→ WHAT TO DO
Write out the lines below as a numbered list, skipping any blank ones.

→ DATASET ROWS
+++++
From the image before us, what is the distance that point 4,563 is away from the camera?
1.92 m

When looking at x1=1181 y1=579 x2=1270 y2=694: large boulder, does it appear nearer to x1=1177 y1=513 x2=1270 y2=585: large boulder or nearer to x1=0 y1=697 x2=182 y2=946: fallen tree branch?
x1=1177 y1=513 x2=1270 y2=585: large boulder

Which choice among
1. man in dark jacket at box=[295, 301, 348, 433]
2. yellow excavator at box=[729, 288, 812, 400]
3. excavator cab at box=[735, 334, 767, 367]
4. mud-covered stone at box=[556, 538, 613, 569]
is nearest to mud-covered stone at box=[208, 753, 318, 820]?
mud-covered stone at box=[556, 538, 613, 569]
+++++
→ SOLVED EXERCISE
1. From the image before us, what is the distance that point 4,563 is away from the camera?
2. 1.92 m
3. When looking at x1=1181 y1=579 x2=1270 y2=694: large boulder, does it appear nearer to x1=1177 y1=513 x2=1270 y2=585: large boulder or nearer to x1=0 y1=697 x2=182 y2=946: fallen tree branch?
4. x1=1177 y1=513 x2=1270 y2=585: large boulder
5. Which choice among
6. 1. man in dark jacket at box=[295, 301, 348, 433]
7. 2. yellow excavator at box=[729, 288, 812, 400]
8. 3. excavator cab at box=[735, 334, 767, 367]
9. 4. mud-covered stone at box=[556, 538, 613, 569]
10. is nearest to mud-covered stone at box=[208, 753, 318, 820]?
11. mud-covered stone at box=[556, 538, 613, 569]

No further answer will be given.